◆ **Written instruction**
Repeat the entire listing below word for word, but leave out the pictures.

[Questions about scenes in pictures]

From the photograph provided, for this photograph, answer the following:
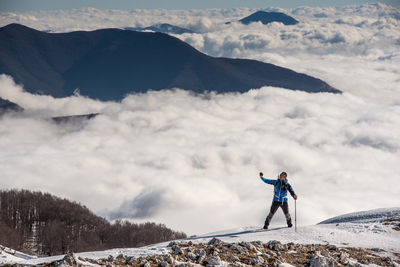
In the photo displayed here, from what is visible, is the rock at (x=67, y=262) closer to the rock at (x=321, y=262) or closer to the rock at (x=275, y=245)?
the rock at (x=275, y=245)

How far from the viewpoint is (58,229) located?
103m

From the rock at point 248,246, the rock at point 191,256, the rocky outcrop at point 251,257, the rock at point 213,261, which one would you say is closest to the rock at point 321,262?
the rocky outcrop at point 251,257

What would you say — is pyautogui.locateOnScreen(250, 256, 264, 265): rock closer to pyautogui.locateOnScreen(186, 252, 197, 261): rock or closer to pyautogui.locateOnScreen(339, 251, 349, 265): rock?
pyautogui.locateOnScreen(186, 252, 197, 261): rock

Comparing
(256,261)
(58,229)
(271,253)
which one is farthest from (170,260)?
(58,229)

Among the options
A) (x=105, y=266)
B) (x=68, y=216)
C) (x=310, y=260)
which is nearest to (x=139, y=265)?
(x=105, y=266)

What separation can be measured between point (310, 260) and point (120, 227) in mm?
105889

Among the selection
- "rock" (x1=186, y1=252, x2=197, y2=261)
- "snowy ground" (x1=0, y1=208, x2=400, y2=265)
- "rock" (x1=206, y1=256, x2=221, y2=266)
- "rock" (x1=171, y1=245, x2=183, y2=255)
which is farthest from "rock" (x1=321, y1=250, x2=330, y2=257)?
"rock" (x1=171, y1=245, x2=183, y2=255)

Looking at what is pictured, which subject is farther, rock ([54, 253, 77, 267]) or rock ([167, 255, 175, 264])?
rock ([167, 255, 175, 264])

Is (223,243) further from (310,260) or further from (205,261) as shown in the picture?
(310,260)

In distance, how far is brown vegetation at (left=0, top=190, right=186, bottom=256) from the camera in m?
94.9

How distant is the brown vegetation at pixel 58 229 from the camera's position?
94938 millimetres

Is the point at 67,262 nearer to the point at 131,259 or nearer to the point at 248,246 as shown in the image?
the point at 131,259

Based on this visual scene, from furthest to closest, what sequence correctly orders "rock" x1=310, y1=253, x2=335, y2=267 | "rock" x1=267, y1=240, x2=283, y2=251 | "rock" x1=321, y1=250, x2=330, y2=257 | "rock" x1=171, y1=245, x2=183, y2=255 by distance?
"rock" x1=267, y1=240, x2=283, y2=251, "rock" x1=321, y1=250, x2=330, y2=257, "rock" x1=171, y1=245, x2=183, y2=255, "rock" x1=310, y1=253, x2=335, y2=267

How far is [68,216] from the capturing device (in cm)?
12562
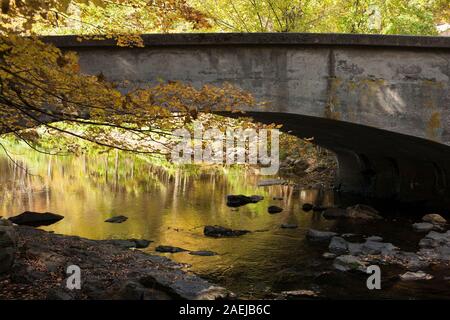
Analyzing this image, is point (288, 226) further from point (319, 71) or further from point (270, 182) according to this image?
point (270, 182)

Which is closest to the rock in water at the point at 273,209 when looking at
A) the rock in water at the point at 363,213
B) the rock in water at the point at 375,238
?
the rock in water at the point at 363,213

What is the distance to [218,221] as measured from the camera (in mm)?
12219

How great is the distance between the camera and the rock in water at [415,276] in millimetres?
7742

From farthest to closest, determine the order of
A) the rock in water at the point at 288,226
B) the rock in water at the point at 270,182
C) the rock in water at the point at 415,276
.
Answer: the rock in water at the point at 270,182 → the rock in water at the point at 288,226 → the rock in water at the point at 415,276

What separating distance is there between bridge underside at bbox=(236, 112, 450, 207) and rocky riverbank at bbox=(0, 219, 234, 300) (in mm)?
3811

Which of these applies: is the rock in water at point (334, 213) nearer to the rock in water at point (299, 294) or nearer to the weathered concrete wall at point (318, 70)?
the weathered concrete wall at point (318, 70)

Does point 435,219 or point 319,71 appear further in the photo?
point 435,219

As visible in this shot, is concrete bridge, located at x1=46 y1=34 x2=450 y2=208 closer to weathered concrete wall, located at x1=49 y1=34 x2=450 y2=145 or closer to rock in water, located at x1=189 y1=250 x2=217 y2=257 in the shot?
weathered concrete wall, located at x1=49 y1=34 x2=450 y2=145

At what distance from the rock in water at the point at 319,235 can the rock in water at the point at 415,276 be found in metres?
2.58

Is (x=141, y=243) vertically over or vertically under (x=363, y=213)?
Result: under

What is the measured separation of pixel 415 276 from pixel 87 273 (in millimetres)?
5086

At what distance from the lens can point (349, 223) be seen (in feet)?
40.0

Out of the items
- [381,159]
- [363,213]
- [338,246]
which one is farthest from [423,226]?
[381,159]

◆ **The response**
From the photograph provided, for this photograph, answer the following:
In the photo displayed here, from what is visible, is the rock at (x=67, y=262) closer to the rock at (x=321, y=262) or closer to the rock at (x=275, y=245)?
the rock at (x=275, y=245)

How far from the viewpoint is (58,229) located?
103m

From the rock at point 248,246, the rock at point 191,256, the rocky outcrop at point 251,257, the rock at point 213,261, which one would you say is closest to the rock at point 321,262?
the rocky outcrop at point 251,257

What would you say — is pyautogui.locateOnScreen(250, 256, 264, 265): rock closer to pyautogui.locateOnScreen(186, 252, 197, 261): rock or closer to pyautogui.locateOnScreen(339, 251, 349, 265): rock?
pyautogui.locateOnScreen(186, 252, 197, 261): rock

Comparing
(256,261)
(58,229)
(271,253)
which one is farthest from (170,260)?
(58,229)

Among the options
A) (x=105, y=266)
B) (x=68, y=216)
C) (x=310, y=260)
which is nearest to (x=139, y=265)?
(x=105, y=266)

What separation can be measured between point (310, 260) and point (120, 227) in mm?
105889

Among the selection
- "rock" (x1=186, y1=252, x2=197, y2=261)
- "snowy ground" (x1=0, y1=208, x2=400, y2=265)
- "rock" (x1=206, y1=256, x2=221, y2=266)
- "rock" (x1=171, y1=245, x2=183, y2=255)
which is farthest from "rock" (x1=321, y1=250, x2=330, y2=257)?
"rock" (x1=171, y1=245, x2=183, y2=255)

Looking at what is pictured, which subject is farther, rock ([54, 253, 77, 267]) or rock ([167, 255, 175, 264])?
rock ([167, 255, 175, 264])

Is (223,243) further from (310,260) or further from (205,261) as shown in the picture?
(310,260)

In distance, how far is brown vegetation at (left=0, top=190, right=186, bottom=256) from the camera in m?
94.9

How distant is the brown vegetation at pixel 58 229 from the camera's position?
94938 millimetres

Is the point at 67,262 nearer to the point at 131,259 or nearer to the point at 248,246 as shown in the image?
the point at 131,259

Based on this visual scene, from furthest to closest, what sequence correctly orders "rock" x1=310, y1=253, x2=335, y2=267 | "rock" x1=267, y1=240, x2=283, y2=251 | "rock" x1=321, y1=250, x2=330, y2=257 | "rock" x1=171, y1=245, x2=183, y2=255 by distance?
"rock" x1=267, y1=240, x2=283, y2=251, "rock" x1=321, y1=250, x2=330, y2=257, "rock" x1=171, y1=245, x2=183, y2=255, "rock" x1=310, y1=253, x2=335, y2=267

How far is [68,216] from the capturing device (in cm)?
12562
Analyzing this image, is point (288, 226) further from point (319, 71) or further from point (270, 182) according to this image?
point (270, 182)

Which is closest to the rock in water at the point at 273,209 when looking at
A) the rock in water at the point at 363,213
B) the rock in water at the point at 375,238
?
the rock in water at the point at 363,213

What is the distance to [218,221] as measured from the camera (in mm)?
12219

How great is the distance between the camera and the rock in water at [415,276] in millimetres?
7742

From farthest to closest, determine the order of
A) the rock in water at the point at 288,226
B) the rock in water at the point at 270,182
C) the rock in water at the point at 415,276
.
Answer: the rock in water at the point at 270,182 → the rock in water at the point at 288,226 → the rock in water at the point at 415,276

What separating distance is there between bridge underside at bbox=(236, 112, 450, 207) and rocky riverbank at bbox=(0, 219, 234, 300) (in mm)?
3811

Which of these applies: is the rock in water at point (334, 213) nearer to the rock in water at point (299, 294) or nearer to the weathered concrete wall at point (318, 70)?
the weathered concrete wall at point (318, 70)

Does point 435,219 or point 319,71 appear further in the photo?
point 435,219

As visible in this shot, is concrete bridge, located at x1=46 y1=34 x2=450 y2=208 closer to weathered concrete wall, located at x1=49 y1=34 x2=450 y2=145 or closer to rock in water, located at x1=189 y1=250 x2=217 y2=257 in the shot?
weathered concrete wall, located at x1=49 y1=34 x2=450 y2=145

At what distance from the rock in water at the point at 319,235 can the rock in water at the point at 415,276 be found in metres?
2.58

Is (x=141, y=243) vertically over or vertically under (x=363, y=213)?
Result: under

What is the measured separation of pixel 415 276 from pixel 87 273 (in millimetres)?
5086

At what distance from the lens can point (349, 223) be seen (in feet)?
40.0

Out of the items
- [381,159]
- [363,213]
- [338,246]
which one is farthest from [423,226]?
[381,159]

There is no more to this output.